Wissen Sie, was ich glaube? Wirklicher Handlungsbedarf besteht nicht so sehr im Kündigungsschutz, sondern wirklicher Handlungsbedarf besteht beim Arbeitsrecht.
Das Arbeitsrecht in Deutschland ist so schlank, dass es in der Auslegung zum Richterrecht wird. Das verursacht Probleme. Es lohnt, sich damit auseinander zu setzen. Ich verspreche Ihnen hier schon einmal, dass wir das tun werden.
Noch ein paar Worte zur großen Koalition. Es ist falsch, sich in der Arbeitsmarktpolitik auf die Debatte um den Kündigungsschutz zu konzentrieren. Andere Themen sind viel wichtiger, zum Beispiel die hohe Belastung von kleinen Einkommen, mangelnde Investitionen in Weiterbildung und lebenslanges Lernen, Lohndumping, Unterbietungskonkurrenz zulasten von Beschäftigten und die bessere Förderung von Langzeitarbeitslosen. Genau diese Projekte stehen jetzt an. Damit könnte man wirklich für mehr Beschäftigung sorgen.
Stattdessen gab es bei der großen Koalition unter Führung des CDU-Generalsekretärs, den ich jetzt gerade nicht sehe - ist er fahnenflüchtig? -,
ein Jahr lang ein einziges Hin und Her in Sachen Kündigungsschutz. Ein solcher Murkskurs sucht wirklich seinesgleichen. Auch Sie in der CDU/CSU-Fraktion sehen dieses arbeitsmarktpolitische Fiasko und feixen darüber. Gut ist, dass sich der Generalsekretär nicht durchsetzen konnte. Gut ist das vor allem für die Beschäftigten in unserem Lande.
Ich danke Ihnen.
Vizepräsident Dr. h. c.

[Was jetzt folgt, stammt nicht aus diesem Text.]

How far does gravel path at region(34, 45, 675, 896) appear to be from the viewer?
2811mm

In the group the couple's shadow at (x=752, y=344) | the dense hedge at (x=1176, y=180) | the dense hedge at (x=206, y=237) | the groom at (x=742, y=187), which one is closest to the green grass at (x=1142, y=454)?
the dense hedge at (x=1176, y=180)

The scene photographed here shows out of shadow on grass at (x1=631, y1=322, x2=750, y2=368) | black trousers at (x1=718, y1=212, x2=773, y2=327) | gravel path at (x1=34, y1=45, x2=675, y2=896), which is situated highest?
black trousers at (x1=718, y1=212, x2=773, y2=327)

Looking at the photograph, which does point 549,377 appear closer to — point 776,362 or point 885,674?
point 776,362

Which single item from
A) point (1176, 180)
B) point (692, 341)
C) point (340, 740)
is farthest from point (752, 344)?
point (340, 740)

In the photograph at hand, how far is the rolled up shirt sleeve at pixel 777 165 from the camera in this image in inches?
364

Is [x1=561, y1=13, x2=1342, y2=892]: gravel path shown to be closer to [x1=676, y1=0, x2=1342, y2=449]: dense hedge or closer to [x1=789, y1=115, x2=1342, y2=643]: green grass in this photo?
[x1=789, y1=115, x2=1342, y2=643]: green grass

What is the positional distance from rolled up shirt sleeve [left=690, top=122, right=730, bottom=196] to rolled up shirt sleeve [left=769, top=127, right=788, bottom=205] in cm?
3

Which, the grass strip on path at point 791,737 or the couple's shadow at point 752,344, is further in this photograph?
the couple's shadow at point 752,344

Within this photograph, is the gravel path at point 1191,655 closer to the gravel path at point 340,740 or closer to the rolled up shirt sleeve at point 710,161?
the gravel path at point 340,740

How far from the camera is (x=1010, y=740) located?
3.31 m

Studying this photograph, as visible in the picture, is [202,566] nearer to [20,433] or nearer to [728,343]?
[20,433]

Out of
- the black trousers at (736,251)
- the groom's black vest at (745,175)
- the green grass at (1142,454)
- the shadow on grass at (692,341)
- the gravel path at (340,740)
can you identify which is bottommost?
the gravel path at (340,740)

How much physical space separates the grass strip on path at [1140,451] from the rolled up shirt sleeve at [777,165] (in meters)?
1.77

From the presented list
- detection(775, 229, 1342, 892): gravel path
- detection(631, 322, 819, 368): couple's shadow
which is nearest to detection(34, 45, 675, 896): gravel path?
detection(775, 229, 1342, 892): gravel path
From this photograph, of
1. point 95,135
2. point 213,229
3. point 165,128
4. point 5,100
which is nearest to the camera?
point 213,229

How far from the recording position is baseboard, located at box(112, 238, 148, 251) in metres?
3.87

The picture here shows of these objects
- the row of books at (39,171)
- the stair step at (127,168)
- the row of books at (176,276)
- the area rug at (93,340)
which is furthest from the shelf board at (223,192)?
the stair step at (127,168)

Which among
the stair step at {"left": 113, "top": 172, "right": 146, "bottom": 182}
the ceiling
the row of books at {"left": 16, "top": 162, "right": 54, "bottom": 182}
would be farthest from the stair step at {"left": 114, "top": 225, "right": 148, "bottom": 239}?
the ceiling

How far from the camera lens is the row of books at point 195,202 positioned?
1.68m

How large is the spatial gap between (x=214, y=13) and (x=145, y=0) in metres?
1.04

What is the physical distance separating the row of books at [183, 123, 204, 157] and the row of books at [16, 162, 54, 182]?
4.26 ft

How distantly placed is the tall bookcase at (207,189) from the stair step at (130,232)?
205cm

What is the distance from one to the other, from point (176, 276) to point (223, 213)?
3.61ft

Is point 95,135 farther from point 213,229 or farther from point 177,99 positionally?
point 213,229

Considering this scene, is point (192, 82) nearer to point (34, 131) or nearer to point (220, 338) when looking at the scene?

Wolfgang Thierse:
Ich erteile das Wort Kollegen Paul Lehrieder, CDU/CSU-Fraktion.
Paul Lehrieder (CDU/CSU):
Sehr geehrter Herr Präsident! Meine Damen und Herren! Schluss mit dem Flirten! Die FDP hat sich in den letzten Wochen unserem in fester Partnerschaft lebenden Koalitionspartner angenähert. Diese Flirtversuche sind zwischenzeitlich offensichtlich gescheitert.
Mit Blick auf die Linkspartei muss ich sagen: Mit den beiden heutigen Anträgen hat sie gezeigt, dass sie als Partnerin für Sie denkbar ungeeignet ist. Auch da wird nichts passieren.
Wenn ich den linken und den rechten Rand des Plenums so vor mir sehe
- der rechte Rand ist für mich jetzt die FDP -, dann bin ich froh, dass wir mit dem, was dort ausgebrütet worden ist, nicht werden leben müssen.
Davor bewahrt uns Gott sei Dank ein gesunder Mittelweg, den wir als große Koalition mit Augenmaß beschreiten wollen. Vielleicht hat der breite Block in der Mitte des Plenums nicht nur einen optischen, sondern tatsächlich auch einen ganz praktischen Effekt. Frau Pothmer, ich möchte Sie ausdrücklich einbeziehen, wenngleich mir die letzten Ausführungen Ihrer Rede nicht sonderlich gefallen haben.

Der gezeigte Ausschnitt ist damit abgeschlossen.